Note: When "Include only URLs within the Sitemap Base URL" is selected, Zoom will automatically exclude any URLs from your XML sitemap if it is not within the specified Sitemap Base URL, even though that URL may have been indexed (or it may be a recommended link). This means that your XML sitemap may not contain all the URLs indexed if this is setup incorrectly or if you are indexing with multiple base URLs. See "Uploading your XML sitemap files" below for more information.

By default, each XML sitemap file will contain the URL and the last modified date of the pages that were found on your website. There are also the following options available:

Use ZOOMPAGEBOOST values for Priority field in sitemap (XML only)

By selecting this option, the XML sitemap file(s) will also contain a priority value (from 0.0 to 1.0) which indicates the importance of a page, relative to the rest of your website. It will determine this value based on the ZOOMPAGEBOOST meta tag which is also used for prioritizing pages within Zoom's index (see "Weightings (Page Boosting)" for more information).

The default priority is 0.5, for any page where this attribute is not specified. These values will correspond to the ZOOMPAGEBOOST value (where a -5 page boost is equivalent to 0.0 priority, 0 page boost is 0.5 priority, and +5 page boost is 1.0 priority).

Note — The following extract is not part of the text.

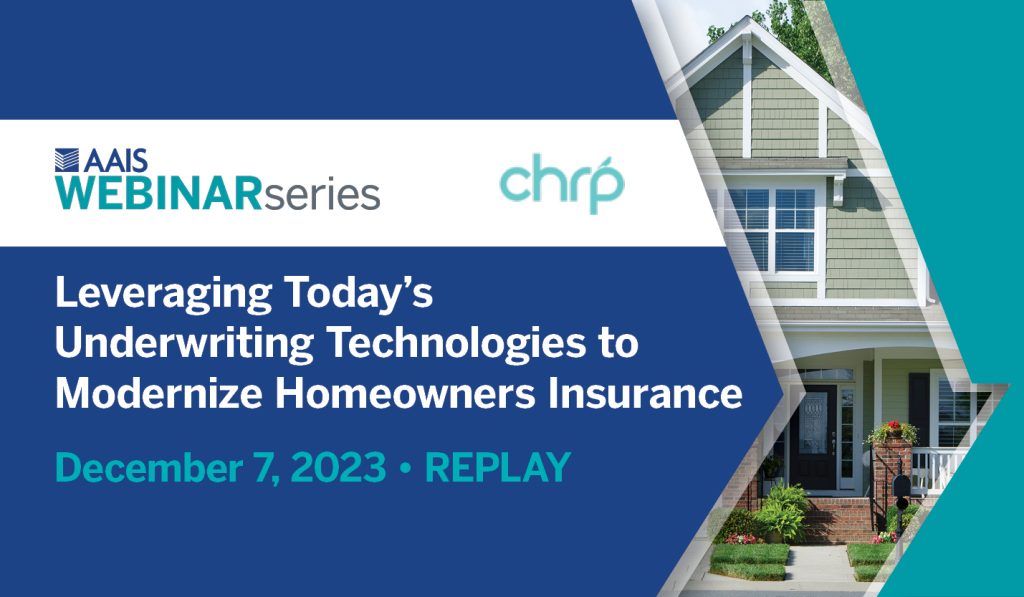 AAIS
WEBINARseries

chrp

Leveraging Today's Underwriting Technologies to Modernize Homeowners Insurance

December 7, 2023 • REPLAY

Uploading your sitemap files

The sitemap files can also be automatically uploaded at the end of indexing, along with your search files. You will need to enable this option on the Sitemaps tab and the "Automatically upload files at the end of indexing" option on the FTP tab of the Configuration window.

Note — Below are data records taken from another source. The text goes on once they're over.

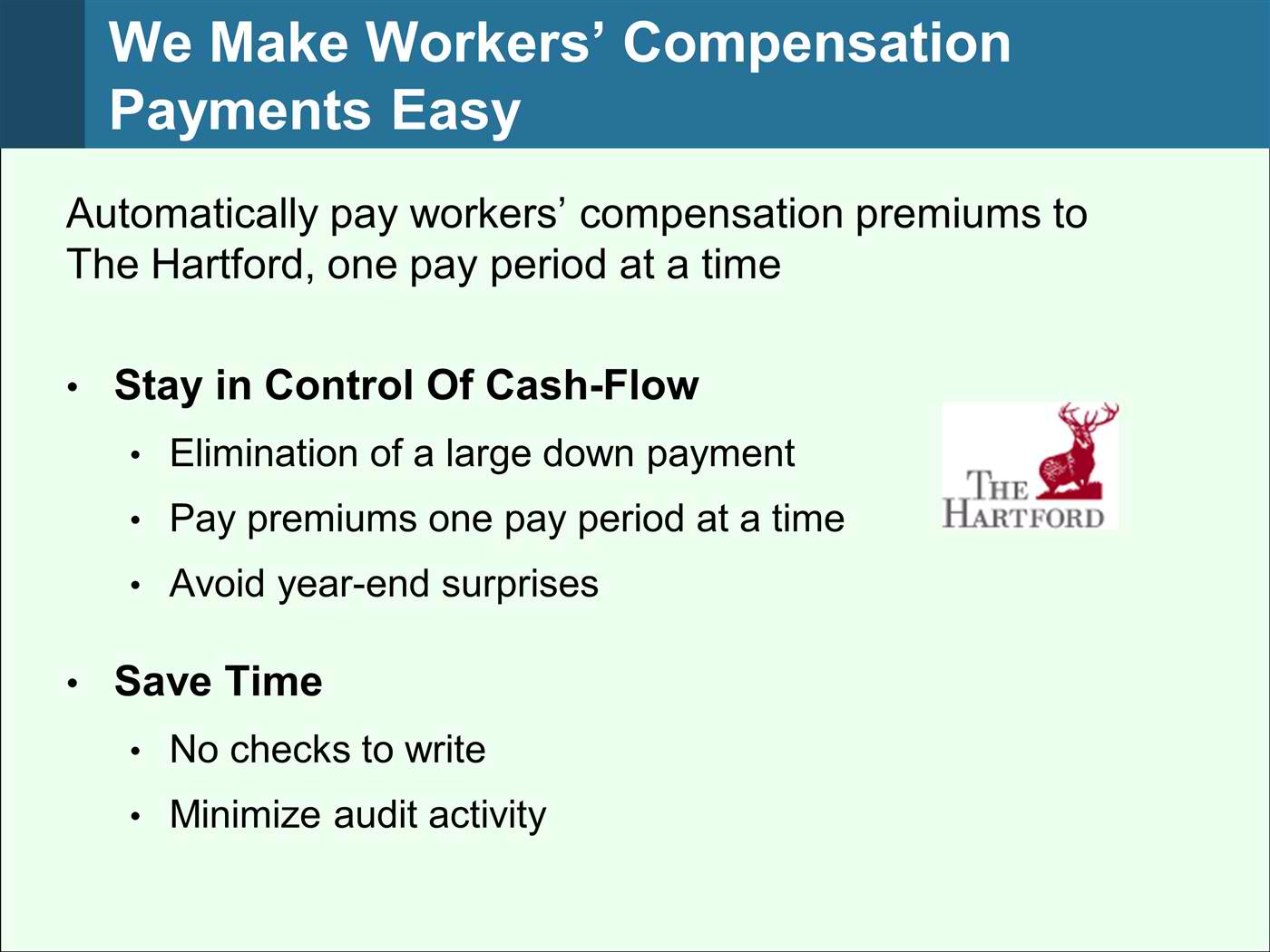 We Make Workers' Compensation Payments Easy

Automatically pay workers' compensation premiums to The Hartford, one pay period at a time

• Stay in Control Of Cash-Flow
  • Elimination of a large down payment
  • Pay premiums one pay period at a time
  • Avoid year-end surprises

THE HARTFORD

• Save Time
  • No checks to write
  • Minimize audit activity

You could also upload your sitemap files manually using a third party FTP client if you prefer.

Notes on uploading Google XML Sitemap files

You may need to specify a different folder or path on the server for your sitemap files, as the Google Sitemap protocol requires the files to be located at the base URL of the files which have been scanned. This means that if your sitemap files contain URLs such as:

http://www.mysite.com/index.html
http://www.mysite.com/story/page1.html
http://www.mysite.com/news/archive/test.html

Then your sitemap files must be hosted at the common base URL of the above files, and that is the root directory at http://www.mysite.com/

However, if your sitemap only contains URLs such as:

http://www.mysite.com/news/index.html
http://www.mysite.com/news/page1.html
http://www.mysite.com/news/archive/test.html
Then you should have your sitemap files hosted at: http://www.mysite.com/news/ and this should be your Sitemap Base URL.

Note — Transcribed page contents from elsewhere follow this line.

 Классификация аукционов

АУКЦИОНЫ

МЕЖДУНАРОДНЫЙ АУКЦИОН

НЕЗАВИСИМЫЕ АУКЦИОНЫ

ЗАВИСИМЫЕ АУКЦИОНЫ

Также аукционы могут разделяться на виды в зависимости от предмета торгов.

Note: the folder/path specified in this window should either be a path which is relative to your home directory (eg. "public_html/news/") or an absolute path on the server (eg. "/usr/home/myaccount/public_html/news/"). The folder path should NOT be a URL and should NOT start with "http://".

 
For more information on the Google Sitemap protocol requirements of the location of your sitemap files, please visit their webpage here:
https://www.google.com/webmasters/sitemaps/docs/en/protocol.html#sitemapLocation

Tip: Submitting your XML sitemap to search engines
If you anticipate that your website will not grow any larger than 50,000 pages, you can simply submit the URL to your "sitemap.xml" file to Google or other search engines using the Google Sitemap protocol format. However, if you anticipate your website growing larger than 50,000 pages at some point, we would recommend submitting the URL to your "sitemap_index.xml" page instead. This would allow your submission to stay valid even when your website grows beyond this limit, and you need to have more individual sitemap files in order to list your entire website.